- _Brief_
Skip the pictures and extract all of the lines exactly as written.

Questions about scenes in images:

------------

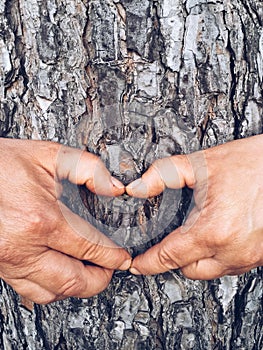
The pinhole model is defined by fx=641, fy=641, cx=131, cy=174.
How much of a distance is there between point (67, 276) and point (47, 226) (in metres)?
0.18

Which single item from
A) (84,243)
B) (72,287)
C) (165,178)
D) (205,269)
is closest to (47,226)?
(84,243)

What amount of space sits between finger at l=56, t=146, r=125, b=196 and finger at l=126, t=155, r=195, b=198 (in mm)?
47

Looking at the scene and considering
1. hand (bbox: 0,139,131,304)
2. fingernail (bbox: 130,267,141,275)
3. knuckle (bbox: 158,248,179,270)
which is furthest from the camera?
fingernail (bbox: 130,267,141,275)

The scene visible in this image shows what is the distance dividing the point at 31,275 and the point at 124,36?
68 cm

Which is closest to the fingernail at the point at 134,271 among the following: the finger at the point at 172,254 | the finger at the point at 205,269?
the finger at the point at 172,254

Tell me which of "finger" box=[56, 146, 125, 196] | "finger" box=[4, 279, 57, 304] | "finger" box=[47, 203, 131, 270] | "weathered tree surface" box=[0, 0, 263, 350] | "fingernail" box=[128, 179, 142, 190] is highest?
"weathered tree surface" box=[0, 0, 263, 350]

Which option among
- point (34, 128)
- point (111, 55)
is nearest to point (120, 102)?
point (111, 55)

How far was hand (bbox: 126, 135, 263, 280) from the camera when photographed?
5.47 ft

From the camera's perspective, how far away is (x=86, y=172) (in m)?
1.71

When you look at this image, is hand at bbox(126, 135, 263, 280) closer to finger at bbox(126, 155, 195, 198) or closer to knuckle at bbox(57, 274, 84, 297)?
finger at bbox(126, 155, 195, 198)

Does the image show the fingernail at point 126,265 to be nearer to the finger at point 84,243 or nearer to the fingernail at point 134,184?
the finger at point 84,243

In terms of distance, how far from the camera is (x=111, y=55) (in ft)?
5.55

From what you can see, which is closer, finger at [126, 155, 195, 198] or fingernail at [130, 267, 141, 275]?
finger at [126, 155, 195, 198]

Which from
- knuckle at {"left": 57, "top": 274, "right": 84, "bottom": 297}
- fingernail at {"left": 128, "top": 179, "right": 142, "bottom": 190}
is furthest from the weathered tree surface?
knuckle at {"left": 57, "top": 274, "right": 84, "bottom": 297}
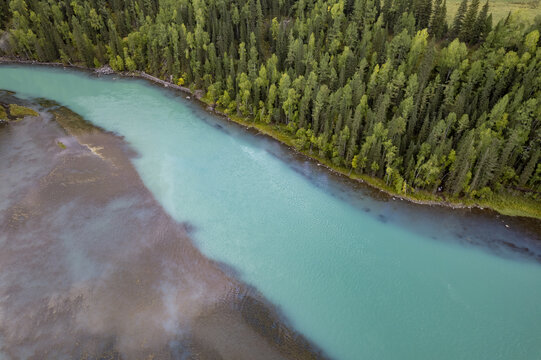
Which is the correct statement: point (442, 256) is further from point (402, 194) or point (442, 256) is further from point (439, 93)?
point (439, 93)

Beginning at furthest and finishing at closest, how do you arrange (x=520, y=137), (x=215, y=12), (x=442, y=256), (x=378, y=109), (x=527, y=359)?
(x=215, y=12)
(x=378, y=109)
(x=520, y=137)
(x=442, y=256)
(x=527, y=359)

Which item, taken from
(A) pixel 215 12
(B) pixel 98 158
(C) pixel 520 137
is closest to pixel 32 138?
(B) pixel 98 158

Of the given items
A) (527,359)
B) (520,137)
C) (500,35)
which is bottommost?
(527,359)

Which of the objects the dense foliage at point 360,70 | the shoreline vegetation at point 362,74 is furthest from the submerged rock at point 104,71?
the dense foliage at point 360,70

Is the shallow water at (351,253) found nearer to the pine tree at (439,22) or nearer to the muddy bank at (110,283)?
the muddy bank at (110,283)

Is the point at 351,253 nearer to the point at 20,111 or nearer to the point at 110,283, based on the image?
the point at 110,283

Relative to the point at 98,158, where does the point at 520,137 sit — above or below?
above
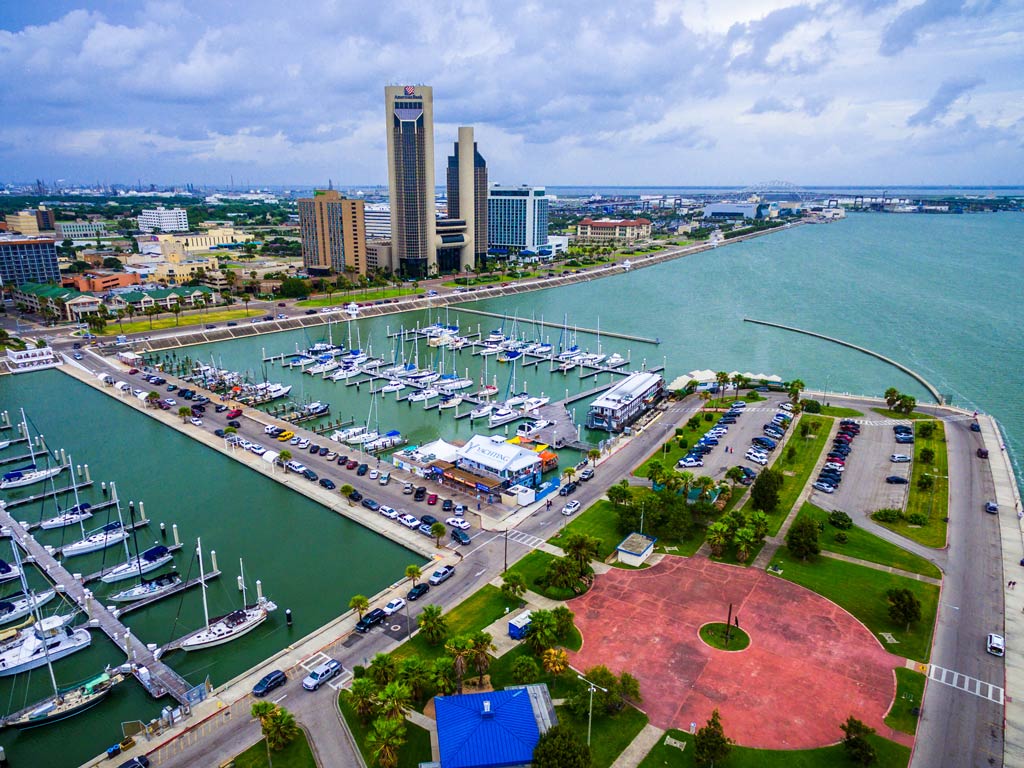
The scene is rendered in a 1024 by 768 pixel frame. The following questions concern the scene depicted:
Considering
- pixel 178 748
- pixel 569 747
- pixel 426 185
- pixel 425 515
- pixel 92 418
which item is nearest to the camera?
pixel 569 747

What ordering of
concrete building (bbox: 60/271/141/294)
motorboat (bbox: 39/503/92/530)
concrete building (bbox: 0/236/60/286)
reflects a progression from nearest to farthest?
motorboat (bbox: 39/503/92/530) < concrete building (bbox: 0/236/60/286) < concrete building (bbox: 60/271/141/294)

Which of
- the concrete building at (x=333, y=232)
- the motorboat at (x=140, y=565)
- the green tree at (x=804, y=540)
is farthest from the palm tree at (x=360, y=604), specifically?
the concrete building at (x=333, y=232)

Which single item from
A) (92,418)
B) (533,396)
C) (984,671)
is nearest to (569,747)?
(984,671)

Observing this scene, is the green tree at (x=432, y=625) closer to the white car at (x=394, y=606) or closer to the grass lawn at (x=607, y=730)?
the white car at (x=394, y=606)

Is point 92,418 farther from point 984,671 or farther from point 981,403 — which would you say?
point 981,403

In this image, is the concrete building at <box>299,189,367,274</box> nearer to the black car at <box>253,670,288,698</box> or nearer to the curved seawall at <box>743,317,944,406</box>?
the curved seawall at <box>743,317,944,406</box>

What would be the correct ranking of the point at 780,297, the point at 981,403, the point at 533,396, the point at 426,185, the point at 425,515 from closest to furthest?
the point at 425,515 → the point at 981,403 → the point at 533,396 → the point at 780,297 → the point at 426,185

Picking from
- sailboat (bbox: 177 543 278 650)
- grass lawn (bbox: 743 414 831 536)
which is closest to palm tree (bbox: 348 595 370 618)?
sailboat (bbox: 177 543 278 650)

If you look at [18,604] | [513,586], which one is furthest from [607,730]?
[18,604]
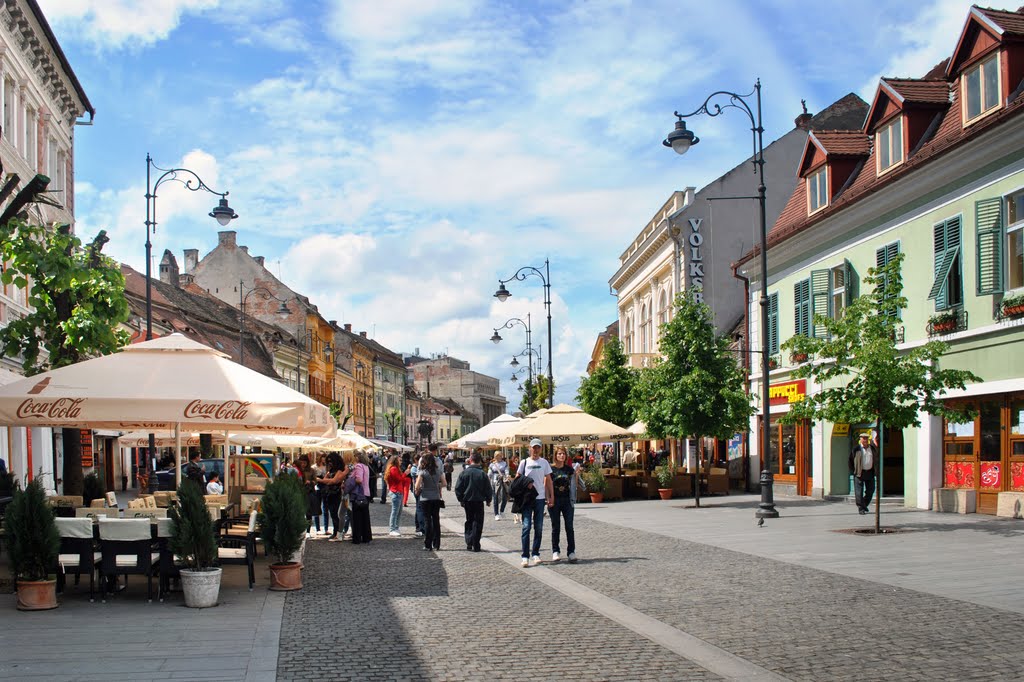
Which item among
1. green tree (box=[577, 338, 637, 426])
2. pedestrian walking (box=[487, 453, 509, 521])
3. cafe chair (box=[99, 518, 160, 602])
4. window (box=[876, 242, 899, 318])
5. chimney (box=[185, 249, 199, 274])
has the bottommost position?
pedestrian walking (box=[487, 453, 509, 521])

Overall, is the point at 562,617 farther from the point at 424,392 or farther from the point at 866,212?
the point at 424,392

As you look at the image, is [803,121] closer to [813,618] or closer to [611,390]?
[611,390]

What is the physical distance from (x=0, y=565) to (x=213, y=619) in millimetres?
5605

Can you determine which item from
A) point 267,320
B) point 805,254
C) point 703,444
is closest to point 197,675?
point 805,254

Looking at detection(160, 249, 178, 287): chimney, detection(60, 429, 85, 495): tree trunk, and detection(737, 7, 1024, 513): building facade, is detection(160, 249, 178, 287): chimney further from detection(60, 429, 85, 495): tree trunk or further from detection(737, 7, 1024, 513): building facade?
detection(60, 429, 85, 495): tree trunk

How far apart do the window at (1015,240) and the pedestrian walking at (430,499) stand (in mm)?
10780

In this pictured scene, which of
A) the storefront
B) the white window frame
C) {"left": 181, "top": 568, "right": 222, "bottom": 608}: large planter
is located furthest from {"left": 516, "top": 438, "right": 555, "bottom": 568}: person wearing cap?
the white window frame

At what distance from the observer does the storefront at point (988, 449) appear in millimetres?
19328

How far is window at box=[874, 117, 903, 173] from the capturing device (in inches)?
933

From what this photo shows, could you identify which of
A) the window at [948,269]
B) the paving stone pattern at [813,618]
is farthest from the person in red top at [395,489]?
the window at [948,269]

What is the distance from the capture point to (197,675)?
24.3 feet

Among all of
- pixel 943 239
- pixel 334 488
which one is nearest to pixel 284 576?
pixel 334 488

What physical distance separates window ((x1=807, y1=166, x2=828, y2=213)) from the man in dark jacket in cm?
1482

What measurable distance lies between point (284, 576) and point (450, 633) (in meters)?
3.38
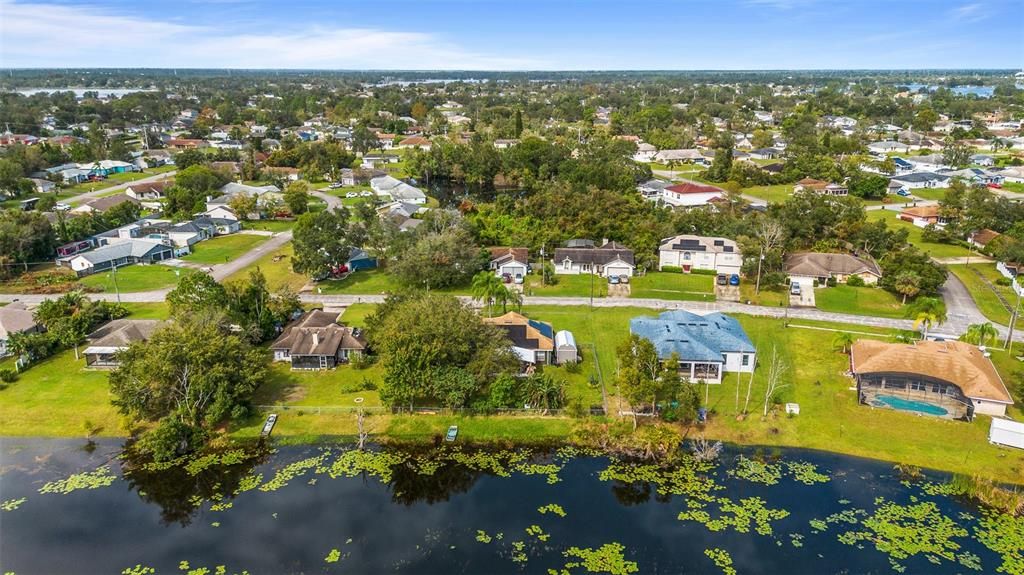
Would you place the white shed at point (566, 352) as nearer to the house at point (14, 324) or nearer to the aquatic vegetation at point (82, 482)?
the aquatic vegetation at point (82, 482)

------------

- _The answer_
The pinhole model is defined by fx=641, fy=641, cx=131, cy=174.
How much of a distance is there between point (67, 276) and point (47, 226) (in metres)?
0.18

Which single item from
A) (84,243)
B) (72,287)
C) (165,178)
D) (205,269)
is closest to (47,226)?
(84,243)

What amount of space sits between finger at l=56, t=146, r=125, b=196 and finger at l=126, t=155, r=195, b=198 (in mm)?
47

Looking at the scene and considering
1. hand (bbox: 0,139,131,304)
2. fingernail (bbox: 130,267,141,275)
3. knuckle (bbox: 158,248,179,270)
which is furthest from the camera?
fingernail (bbox: 130,267,141,275)

The scene visible in this image shows what is the distance dividing the point at 31,275 and the point at 124,36?
68 cm

Which is closest to the fingernail at the point at 134,271 among the following: the finger at the point at 172,254 | the finger at the point at 205,269?
the finger at the point at 172,254

Tell me which of "finger" box=[56, 146, 125, 196] | "finger" box=[4, 279, 57, 304] | "finger" box=[47, 203, 131, 270] | "weathered tree surface" box=[0, 0, 263, 350] | "fingernail" box=[128, 179, 142, 190] is highest?
"weathered tree surface" box=[0, 0, 263, 350]

Which option among
- point (34, 128)
- point (111, 55)
is nearest to point (120, 102)?
point (111, 55)

How far was hand (bbox: 126, 135, 263, 280) from the camera when photographed?
5.47 ft

From the camera's perspective, how far away is (x=86, y=172) (in m)?
1.71

When you look at this image, is hand at bbox(126, 135, 263, 280) closer to finger at bbox(126, 155, 195, 198) or closer to knuckle at bbox(57, 274, 84, 297)?
finger at bbox(126, 155, 195, 198)

Does the image show the fingernail at point 126,265 to be nearer to the finger at point 84,243 or nearer to the fingernail at point 134,184?
the finger at point 84,243

In terms of distance, how far from the camera is (x=111, y=55) (in ft)?
5.55

From what you can see, which is closer, finger at [126, 155, 195, 198] or fingernail at [130, 267, 141, 275]?
finger at [126, 155, 195, 198]

Which from
- knuckle at {"left": 57, "top": 274, "right": 84, "bottom": 297}
- fingernail at {"left": 128, "top": 179, "right": 142, "bottom": 190}
is furthest from the weathered tree surface?
knuckle at {"left": 57, "top": 274, "right": 84, "bottom": 297}
Which is the correct statement: point (442, 256) is further from point (402, 194) or point (442, 256) is further from point (439, 93)?
point (439, 93)

Beginning at furthest and finishing at closest, how do you arrange (x=520, y=137), (x=215, y=12), (x=442, y=256), (x=378, y=109), (x=527, y=359)?
(x=215, y=12)
(x=378, y=109)
(x=520, y=137)
(x=442, y=256)
(x=527, y=359)

Which item, taken from
(A) pixel 215 12
(B) pixel 98 158
(C) pixel 520 137
is closest to pixel 32 138?
(B) pixel 98 158

Of the given items
A) (527,359)
B) (520,137)
C) (500,35)
which is bottommost?
(527,359)

Which of the objects the dense foliage at point 360,70 | the shoreline vegetation at point 362,74 is furthest from the submerged rock at point 104,71?
the dense foliage at point 360,70

Is the shallow water at (351,253) found nearer to the pine tree at (439,22) or nearer to the muddy bank at (110,283)?
the muddy bank at (110,283)

Is the point at 351,253 nearer to the point at 20,111 or nearer to the point at 110,283, based on the image?
the point at 110,283

Relative to the point at 98,158, where does the point at 520,137 sit — above or below?
above
The scene is rendered in a 1024 by 768 pixel frame. The following questions concern the scene depicted:
Considering
- pixel 178 748
- pixel 569 747
- pixel 426 185
- pixel 425 515
- pixel 92 418
which item is nearest to the camera?
pixel 569 747

What ordering of
concrete building (bbox: 60/271/141/294)
motorboat (bbox: 39/503/92/530)
concrete building (bbox: 0/236/60/286)
reflects a progression from nearest to farthest?
motorboat (bbox: 39/503/92/530) < concrete building (bbox: 0/236/60/286) < concrete building (bbox: 60/271/141/294)

Which of
- the concrete building at (x=333, y=232)
- the motorboat at (x=140, y=565)
- the green tree at (x=804, y=540)
is farthest from the palm tree at (x=360, y=604), specifically?
the concrete building at (x=333, y=232)

Which single item from
A) (92,418)
B) (533,396)
C) (984,671)
is nearest to (569,747)?
(984,671)

Observing this scene, is the green tree at (x=432, y=625) closer to the white car at (x=394, y=606) or closer to the grass lawn at (x=607, y=730)?
the white car at (x=394, y=606)

Is point 92,418 farther from point 984,671 or farther from point 981,403 — which would you say?
point 981,403

In this image, is the concrete building at <box>299,189,367,274</box> nearer to the black car at <box>253,670,288,698</box> or nearer to the curved seawall at <box>743,317,944,406</box>?
the curved seawall at <box>743,317,944,406</box>

What would be the correct ranking of the point at 780,297, the point at 981,403, the point at 533,396, the point at 426,185, the point at 425,515 from closest to furthest?
the point at 425,515 → the point at 981,403 → the point at 533,396 → the point at 780,297 → the point at 426,185

Picking from
- sailboat (bbox: 177 543 278 650)
- grass lawn (bbox: 743 414 831 536)
which is closest to palm tree (bbox: 348 595 370 618)?
sailboat (bbox: 177 543 278 650)

If you look at [18,604] | [513,586], which one is furthest from [607,730]?
[18,604]
Which item among
1. green tree (box=[577, 338, 637, 426])
2. pedestrian walking (box=[487, 453, 509, 521])
3. cafe chair (box=[99, 518, 160, 602])
4. window (box=[876, 242, 899, 318])
5. chimney (box=[185, 249, 199, 274])
has the bottommost position?
pedestrian walking (box=[487, 453, 509, 521])

Overall, is the point at 562,617 farther from the point at 424,392 or farther from the point at 866,212?
the point at 424,392

As you look at the image, is [803,121] closer to [813,618] or closer to [611,390]?
[611,390]

What is the physical distance from (x=0, y=565) to (x=213, y=619) in millimetres?
5605

Can you determine which item from
A) point 267,320
B) point 805,254
C) point 703,444
is closest to point 197,675?
point 805,254

Looking at detection(160, 249, 178, 287): chimney, detection(60, 429, 85, 495): tree trunk, and detection(737, 7, 1024, 513): building facade, is detection(160, 249, 178, 287): chimney further from detection(60, 429, 85, 495): tree trunk or further from detection(737, 7, 1024, 513): building facade?
detection(60, 429, 85, 495): tree trunk

How far apart do the window at (1015,240) and the pedestrian walking at (430,499) stand (in mm)?
10780

In this pictured scene, which of
A) the storefront
B) the white window frame
C) {"left": 181, "top": 568, "right": 222, "bottom": 608}: large planter
is located furthest from {"left": 516, "top": 438, "right": 555, "bottom": 568}: person wearing cap?
the white window frame

At what distance from the observer does the storefront at point (988, 449) appear in millimetres?
19328

How far is window at box=[874, 117, 903, 173] from the capturing device (in inches)?
933

From what this photo shows, could you identify which of
A) the window at [948,269]
B) the paving stone pattern at [813,618]
is farthest from the person in red top at [395,489]?
the window at [948,269]

What is the distance from the capture point to (197,675)?
24.3 feet

Among all of
- pixel 943 239
- pixel 334 488
which one is nearest to pixel 284 576?
pixel 334 488

What physical distance separates window ((x1=807, y1=166, x2=828, y2=213)) from the man in dark jacket in cm?
1482

What measurable distance lies between point (284, 576) and point (450, 633) (in meters)?
3.38
Would you place the white shed at point (566, 352) as nearer to the house at point (14, 324) or nearer to the aquatic vegetation at point (82, 482)?
the aquatic vegetation at point (82, 482)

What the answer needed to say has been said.